The Third Body
The body is now a hothouse of distortion and disassociation.
No longer merely a sensory entity, commodification has led to an inseparability from the material and informational flow.
Through hypnotic automatic perception, the abuse of power in acts of viewing works to transform living matter into a grotesque dysfunctioning reflection of being.
The more the individual observes representations of the living, the less they live. The more they agree to recognise the images of organic matter, the less they understand their own existence and desires.
The grotesque body is one that spills into the world and floods it, obliterating its boundaries. This recalibration of object relations engages the body as it tries to gauge whether the artificial entity is a source of threat or attraction—perhaps both.

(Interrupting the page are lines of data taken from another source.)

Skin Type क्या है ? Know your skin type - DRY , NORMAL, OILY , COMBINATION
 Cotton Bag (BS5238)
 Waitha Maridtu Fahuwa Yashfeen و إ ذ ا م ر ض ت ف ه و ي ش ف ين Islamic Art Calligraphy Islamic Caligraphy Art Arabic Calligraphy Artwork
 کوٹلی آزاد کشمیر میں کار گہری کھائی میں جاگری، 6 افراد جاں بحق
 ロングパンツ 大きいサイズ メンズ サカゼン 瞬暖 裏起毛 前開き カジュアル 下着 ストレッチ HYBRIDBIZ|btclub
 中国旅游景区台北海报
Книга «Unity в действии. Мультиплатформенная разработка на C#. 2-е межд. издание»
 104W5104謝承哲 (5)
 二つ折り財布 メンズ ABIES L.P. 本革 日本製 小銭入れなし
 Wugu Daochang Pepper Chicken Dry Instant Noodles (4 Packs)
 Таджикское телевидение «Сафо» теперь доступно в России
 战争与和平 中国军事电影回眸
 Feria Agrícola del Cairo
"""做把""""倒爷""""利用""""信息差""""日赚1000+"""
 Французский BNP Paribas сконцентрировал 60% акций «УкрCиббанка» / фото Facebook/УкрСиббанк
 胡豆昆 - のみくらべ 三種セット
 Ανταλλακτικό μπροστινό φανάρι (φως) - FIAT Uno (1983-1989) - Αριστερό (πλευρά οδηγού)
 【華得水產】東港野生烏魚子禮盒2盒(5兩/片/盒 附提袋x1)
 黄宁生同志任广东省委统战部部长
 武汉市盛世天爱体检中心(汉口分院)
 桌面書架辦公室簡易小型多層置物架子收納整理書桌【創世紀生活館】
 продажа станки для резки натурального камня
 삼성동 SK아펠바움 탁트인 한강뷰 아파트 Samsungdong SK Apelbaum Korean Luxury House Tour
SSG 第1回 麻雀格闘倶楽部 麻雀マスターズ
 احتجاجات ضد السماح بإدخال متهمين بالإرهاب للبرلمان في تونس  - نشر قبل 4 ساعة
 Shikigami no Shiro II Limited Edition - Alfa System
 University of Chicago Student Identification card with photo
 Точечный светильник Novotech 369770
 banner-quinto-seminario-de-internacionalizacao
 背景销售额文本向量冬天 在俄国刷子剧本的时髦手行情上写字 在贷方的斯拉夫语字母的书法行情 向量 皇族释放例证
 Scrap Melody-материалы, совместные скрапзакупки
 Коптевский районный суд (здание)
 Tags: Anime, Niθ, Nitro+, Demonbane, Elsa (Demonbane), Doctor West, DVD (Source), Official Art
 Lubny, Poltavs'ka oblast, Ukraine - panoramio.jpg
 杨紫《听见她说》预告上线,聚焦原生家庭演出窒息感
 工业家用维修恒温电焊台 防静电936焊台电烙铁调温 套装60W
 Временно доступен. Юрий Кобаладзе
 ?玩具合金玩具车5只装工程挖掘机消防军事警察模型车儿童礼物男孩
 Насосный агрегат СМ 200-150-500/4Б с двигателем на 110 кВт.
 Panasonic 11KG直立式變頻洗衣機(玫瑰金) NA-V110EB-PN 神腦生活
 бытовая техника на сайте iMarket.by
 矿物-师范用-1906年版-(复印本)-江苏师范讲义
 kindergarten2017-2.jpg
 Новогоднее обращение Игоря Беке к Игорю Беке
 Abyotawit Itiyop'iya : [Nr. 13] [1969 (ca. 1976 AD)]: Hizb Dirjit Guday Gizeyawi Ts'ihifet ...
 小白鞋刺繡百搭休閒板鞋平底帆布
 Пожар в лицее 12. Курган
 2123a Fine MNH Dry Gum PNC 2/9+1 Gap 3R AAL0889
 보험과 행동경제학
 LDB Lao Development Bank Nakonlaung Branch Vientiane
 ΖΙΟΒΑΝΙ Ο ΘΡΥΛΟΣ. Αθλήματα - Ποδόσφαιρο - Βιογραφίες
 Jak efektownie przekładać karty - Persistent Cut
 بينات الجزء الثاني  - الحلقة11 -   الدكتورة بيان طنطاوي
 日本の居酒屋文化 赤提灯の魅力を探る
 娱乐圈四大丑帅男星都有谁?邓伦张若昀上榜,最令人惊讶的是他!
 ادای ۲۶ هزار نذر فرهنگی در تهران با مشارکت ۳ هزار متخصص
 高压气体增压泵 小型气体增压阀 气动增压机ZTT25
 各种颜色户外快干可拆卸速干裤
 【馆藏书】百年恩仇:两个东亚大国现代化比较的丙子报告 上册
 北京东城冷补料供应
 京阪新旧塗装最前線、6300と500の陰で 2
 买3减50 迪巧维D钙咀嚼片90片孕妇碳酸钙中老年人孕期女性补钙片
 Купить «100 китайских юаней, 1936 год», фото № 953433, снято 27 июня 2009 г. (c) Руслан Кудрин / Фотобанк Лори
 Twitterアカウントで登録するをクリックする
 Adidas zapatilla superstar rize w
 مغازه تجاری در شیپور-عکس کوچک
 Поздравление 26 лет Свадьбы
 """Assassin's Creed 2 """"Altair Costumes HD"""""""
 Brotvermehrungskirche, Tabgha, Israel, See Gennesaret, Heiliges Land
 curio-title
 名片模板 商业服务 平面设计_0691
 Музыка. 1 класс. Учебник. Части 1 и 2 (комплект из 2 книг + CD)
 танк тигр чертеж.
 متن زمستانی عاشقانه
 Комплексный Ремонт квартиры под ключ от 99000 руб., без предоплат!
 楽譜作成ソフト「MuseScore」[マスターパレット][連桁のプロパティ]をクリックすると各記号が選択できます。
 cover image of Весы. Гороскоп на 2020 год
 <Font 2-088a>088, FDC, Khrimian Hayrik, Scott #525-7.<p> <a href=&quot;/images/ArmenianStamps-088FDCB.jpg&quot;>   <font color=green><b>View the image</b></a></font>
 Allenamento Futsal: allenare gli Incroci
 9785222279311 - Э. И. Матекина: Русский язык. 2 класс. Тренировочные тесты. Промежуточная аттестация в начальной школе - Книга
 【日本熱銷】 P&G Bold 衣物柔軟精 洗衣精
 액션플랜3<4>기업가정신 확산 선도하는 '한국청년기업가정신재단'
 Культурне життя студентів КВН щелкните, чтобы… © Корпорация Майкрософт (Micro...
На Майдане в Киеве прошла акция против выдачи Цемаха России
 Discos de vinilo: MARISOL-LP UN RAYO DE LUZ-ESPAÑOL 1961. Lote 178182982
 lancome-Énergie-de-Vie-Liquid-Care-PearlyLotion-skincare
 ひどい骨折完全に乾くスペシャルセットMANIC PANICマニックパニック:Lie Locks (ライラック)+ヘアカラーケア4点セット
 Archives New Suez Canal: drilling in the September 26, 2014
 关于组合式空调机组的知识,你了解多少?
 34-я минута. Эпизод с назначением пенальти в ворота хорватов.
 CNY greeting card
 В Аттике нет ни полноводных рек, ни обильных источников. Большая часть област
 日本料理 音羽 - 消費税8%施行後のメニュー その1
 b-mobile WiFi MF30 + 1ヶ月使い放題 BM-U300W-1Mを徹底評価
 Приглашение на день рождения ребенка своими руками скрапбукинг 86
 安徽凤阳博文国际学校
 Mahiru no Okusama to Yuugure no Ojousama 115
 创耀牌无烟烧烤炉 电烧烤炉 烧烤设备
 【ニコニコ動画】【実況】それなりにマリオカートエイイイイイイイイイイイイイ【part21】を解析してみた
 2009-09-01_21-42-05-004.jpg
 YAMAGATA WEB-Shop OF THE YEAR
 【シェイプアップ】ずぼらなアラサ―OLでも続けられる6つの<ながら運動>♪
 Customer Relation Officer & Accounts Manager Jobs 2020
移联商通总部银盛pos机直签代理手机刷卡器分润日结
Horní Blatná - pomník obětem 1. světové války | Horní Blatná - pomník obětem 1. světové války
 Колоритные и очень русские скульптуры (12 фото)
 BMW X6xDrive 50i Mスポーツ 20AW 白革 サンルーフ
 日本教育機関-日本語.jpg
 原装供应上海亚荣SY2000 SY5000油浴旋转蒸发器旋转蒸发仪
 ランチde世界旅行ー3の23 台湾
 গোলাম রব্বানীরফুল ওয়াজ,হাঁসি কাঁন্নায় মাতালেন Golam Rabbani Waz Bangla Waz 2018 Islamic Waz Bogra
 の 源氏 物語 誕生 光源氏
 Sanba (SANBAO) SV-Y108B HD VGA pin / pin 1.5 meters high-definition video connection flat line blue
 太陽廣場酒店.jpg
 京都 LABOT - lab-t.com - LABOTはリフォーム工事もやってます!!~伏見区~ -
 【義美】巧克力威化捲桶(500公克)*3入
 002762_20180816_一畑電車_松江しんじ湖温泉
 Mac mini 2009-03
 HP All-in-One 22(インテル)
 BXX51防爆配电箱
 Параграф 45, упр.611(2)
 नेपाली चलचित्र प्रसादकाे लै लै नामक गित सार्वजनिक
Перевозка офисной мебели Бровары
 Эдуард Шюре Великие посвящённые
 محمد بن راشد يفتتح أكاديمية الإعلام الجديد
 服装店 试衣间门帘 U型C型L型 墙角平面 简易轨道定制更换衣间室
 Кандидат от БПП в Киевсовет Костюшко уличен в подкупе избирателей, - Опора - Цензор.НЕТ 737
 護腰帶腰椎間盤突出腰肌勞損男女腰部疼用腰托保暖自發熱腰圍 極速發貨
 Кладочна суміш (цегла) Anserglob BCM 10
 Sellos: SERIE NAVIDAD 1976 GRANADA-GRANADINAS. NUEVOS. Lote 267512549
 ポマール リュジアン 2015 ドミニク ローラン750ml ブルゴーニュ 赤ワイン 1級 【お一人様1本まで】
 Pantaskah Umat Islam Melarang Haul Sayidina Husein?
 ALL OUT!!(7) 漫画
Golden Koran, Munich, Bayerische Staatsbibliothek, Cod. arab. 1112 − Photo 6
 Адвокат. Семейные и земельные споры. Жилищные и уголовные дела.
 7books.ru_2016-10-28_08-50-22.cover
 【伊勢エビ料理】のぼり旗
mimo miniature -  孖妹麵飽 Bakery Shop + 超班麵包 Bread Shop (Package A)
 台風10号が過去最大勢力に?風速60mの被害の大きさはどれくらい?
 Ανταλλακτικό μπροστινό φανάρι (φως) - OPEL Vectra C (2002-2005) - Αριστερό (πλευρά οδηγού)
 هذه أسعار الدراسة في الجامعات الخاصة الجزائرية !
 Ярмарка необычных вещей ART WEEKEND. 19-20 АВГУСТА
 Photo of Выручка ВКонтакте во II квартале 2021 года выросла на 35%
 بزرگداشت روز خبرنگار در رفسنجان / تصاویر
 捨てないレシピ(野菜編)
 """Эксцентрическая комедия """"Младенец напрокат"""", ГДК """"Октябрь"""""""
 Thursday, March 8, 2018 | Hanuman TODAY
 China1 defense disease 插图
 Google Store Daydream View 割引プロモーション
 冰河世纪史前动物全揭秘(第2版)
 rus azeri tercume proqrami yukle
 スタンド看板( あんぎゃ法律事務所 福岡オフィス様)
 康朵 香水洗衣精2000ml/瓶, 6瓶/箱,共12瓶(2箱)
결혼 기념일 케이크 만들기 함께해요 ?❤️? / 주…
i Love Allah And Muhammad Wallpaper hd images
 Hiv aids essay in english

When bodies overflow, or when parts are severed from the whole, they become something unsettlingly Other. Such experience renegotiates the borderlands between image and flesh and between the vibrant and the inanimate, rupturing any buffer that keeps the consciousness of mortality at bay.
This feeling of abjection is often a blade’s edge away from erotic desire. Such expressions of temptation suggest a calling to sense to exist beyond the cognitive and aesthetic: self-regeneration as a form of transgression.
Within this recognition of the flesh, organs, offal and the grotesque become a portal through which systems of power dissolve. Bodily invasions act as an awakening force, puncturing a finger into an open wound. This bodily wakefulness contains violence and arousal, asking for the senses to claim the human experience once again.